Jodi Nelson, director of Strategy, Measurement, and Evaluation at the Bill and Melinda Gates Foundation.

I recently had a chance to sit down with Jodi Nelson, director of Strategy, Measurement, and Evaluation at the Bill and Melinda Gates Foundation. Given the foundation’s size and breadth, I was eager to learn how it confronts complex choices around structuring its M&E function, working with grantees on M&E, and assessing its own impact. 

Jodi joined the foundation in 2009 and became its head of measurement roughly eighteen months ago. Previously, she was the director of Research and Evaluation at the International Rescue Committee.

Matthew Forti: What are the key responsibilities of your team at the foundation?
========================================================================
• [Exercise requirements]:
Carry the interview with Jodi Nelson on from the point where it stops.

• [Dataset extract]:
========================================================================
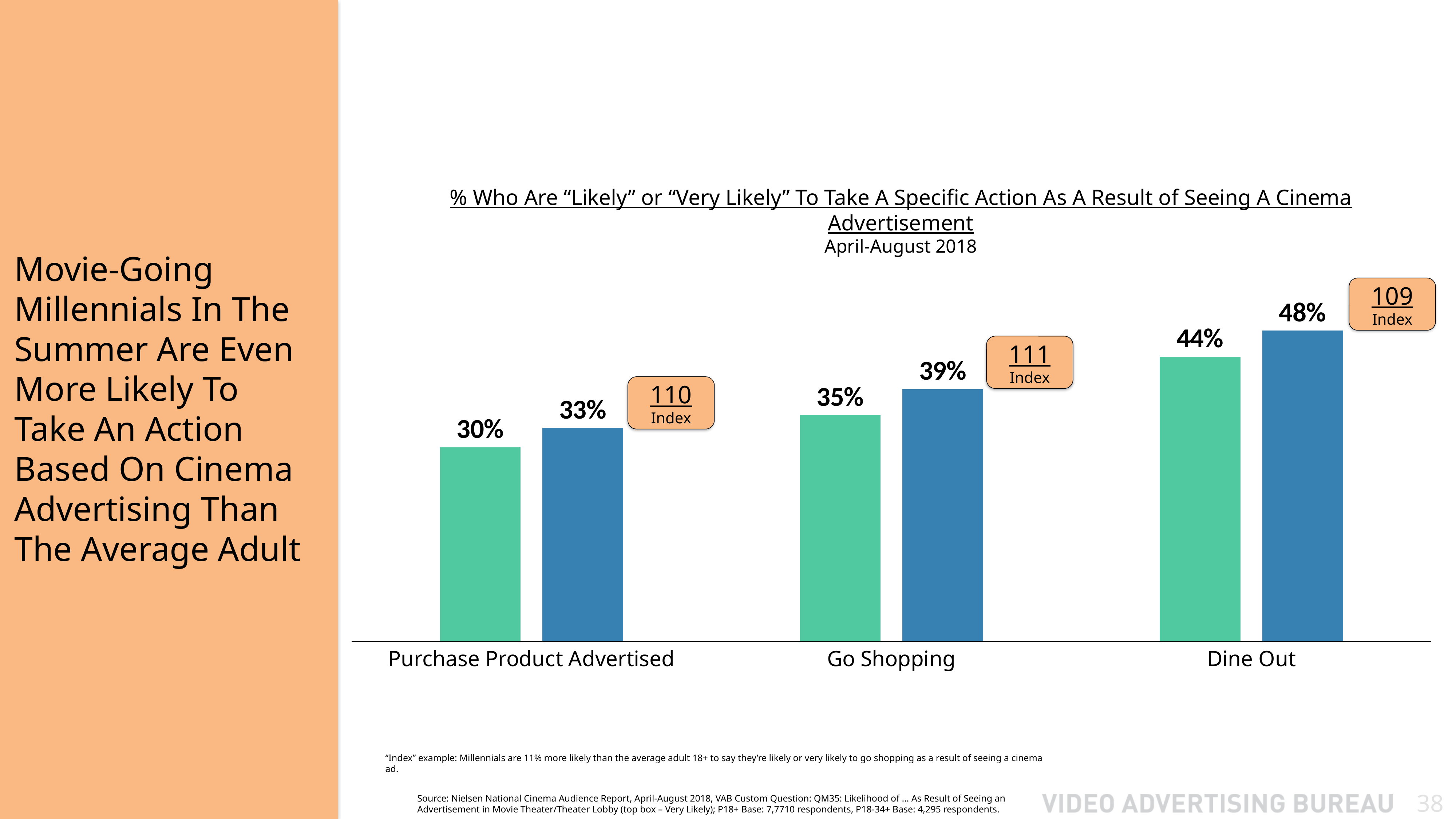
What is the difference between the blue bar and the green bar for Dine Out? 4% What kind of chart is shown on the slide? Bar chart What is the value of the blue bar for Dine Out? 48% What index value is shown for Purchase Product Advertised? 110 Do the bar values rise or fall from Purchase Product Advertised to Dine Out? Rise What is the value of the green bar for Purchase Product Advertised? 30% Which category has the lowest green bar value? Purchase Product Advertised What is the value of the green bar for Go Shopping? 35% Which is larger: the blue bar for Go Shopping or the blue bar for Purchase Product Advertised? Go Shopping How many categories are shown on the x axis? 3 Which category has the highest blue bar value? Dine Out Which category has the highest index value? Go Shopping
========================================================================
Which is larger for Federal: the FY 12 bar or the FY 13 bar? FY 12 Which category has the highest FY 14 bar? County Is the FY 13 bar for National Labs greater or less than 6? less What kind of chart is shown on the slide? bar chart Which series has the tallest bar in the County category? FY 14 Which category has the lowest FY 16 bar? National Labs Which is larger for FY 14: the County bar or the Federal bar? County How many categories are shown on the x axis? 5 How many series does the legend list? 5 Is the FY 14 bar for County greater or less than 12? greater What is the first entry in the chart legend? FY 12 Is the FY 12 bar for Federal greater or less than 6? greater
========================================================================
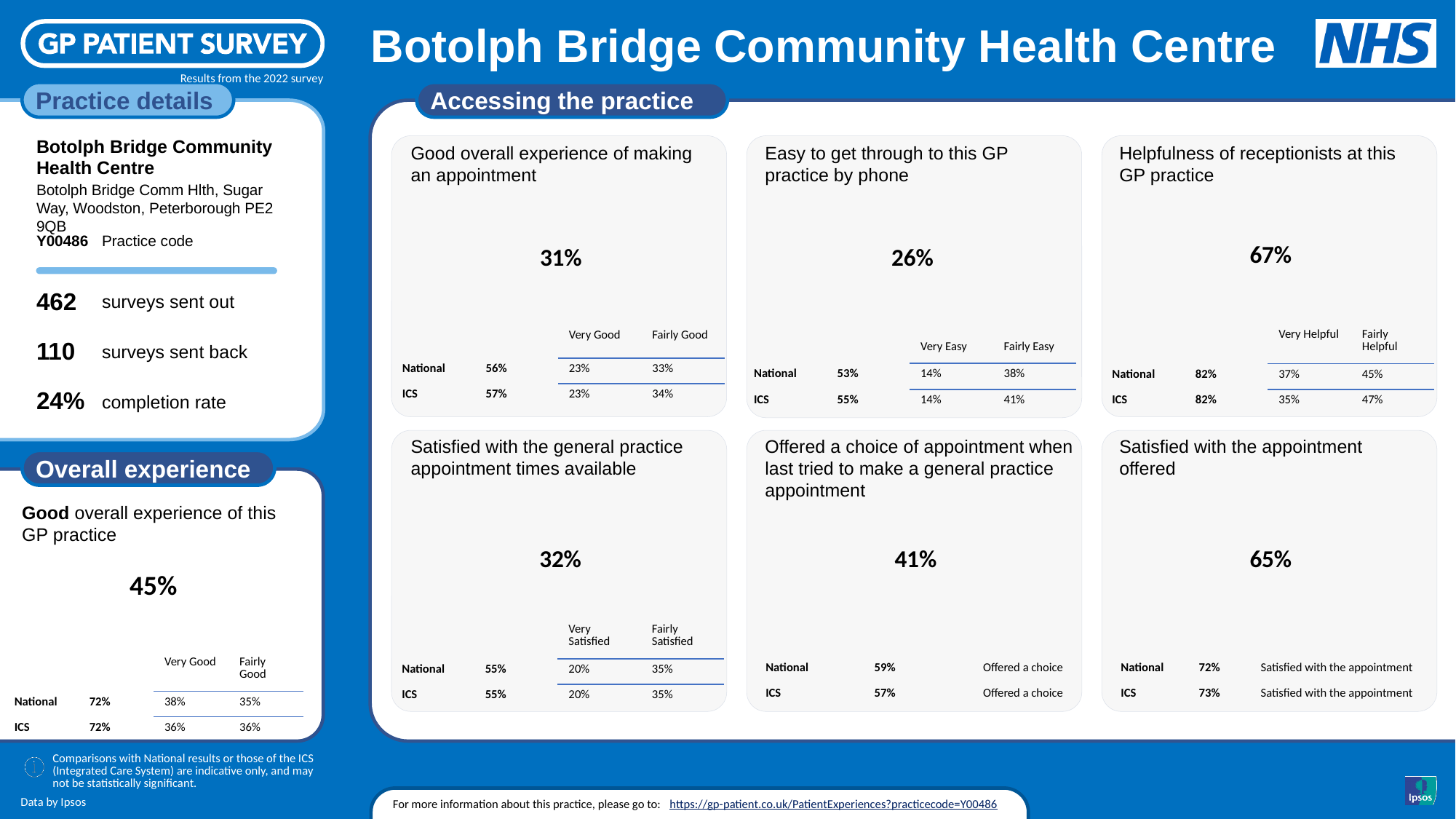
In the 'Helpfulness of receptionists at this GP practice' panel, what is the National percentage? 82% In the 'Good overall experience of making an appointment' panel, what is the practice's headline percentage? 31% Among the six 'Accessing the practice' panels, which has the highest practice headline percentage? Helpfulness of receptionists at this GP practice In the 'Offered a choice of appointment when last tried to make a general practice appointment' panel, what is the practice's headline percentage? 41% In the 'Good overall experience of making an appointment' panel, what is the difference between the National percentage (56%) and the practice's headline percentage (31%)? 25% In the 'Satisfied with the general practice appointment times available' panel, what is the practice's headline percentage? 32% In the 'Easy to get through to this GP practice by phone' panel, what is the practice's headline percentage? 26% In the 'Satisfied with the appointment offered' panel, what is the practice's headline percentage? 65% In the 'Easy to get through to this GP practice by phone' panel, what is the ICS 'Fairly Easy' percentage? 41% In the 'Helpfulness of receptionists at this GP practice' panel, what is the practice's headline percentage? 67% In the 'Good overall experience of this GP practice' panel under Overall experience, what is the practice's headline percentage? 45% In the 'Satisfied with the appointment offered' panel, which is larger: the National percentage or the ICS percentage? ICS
========================================================================
• [Exercise result]:
Jodi Nelson: I lead a six-person team at the foundation with a recently renewed mandate to strengthen measurement and evaluation (M&E). We work to create the system that enables staff and grantees to plan and measure their work effectively. Right now, we’re focused on four core objectives. First, we want to ensure that the tools, capacity, and support are in place for program officers and partners to design grants that are focused on measureable outcomes. Second, we are working with a core team of staff and leaders across the foundation to define an evaluation policy that will set common expectations and standards for how we define and conduct evaluations: When do we evaluate? Which approaches do we privilege and why? What we do with the findings? How much money do we spend? This is my favorite piece of the work we have on our plate, as I think it will not only help to build evidence of what works, but also serve as an essential tool in strengthening our grantee relationships. Third, we convene the foundation’s M&E staff in a community of practice. My team is responsible for creating the space, time, and opportunities for us all to build a strong professional environment where people learn from each other and share innovation from inside and outside the organization. Finally, we are working with the foundation’s IT group to create the infrastructure to store, organize, and analyze contextual and results data so that leadership and program staff (and eventually grantees!) can access a common source of data for learning and decision making. Collectively, I would describe our job as solving for the “public goods” problem—we do what is inefficient for individual M&E staff to do on their own and what is necessary to ensure that the foundation institutionalizes an effective system that lasts and enables excellent M&E.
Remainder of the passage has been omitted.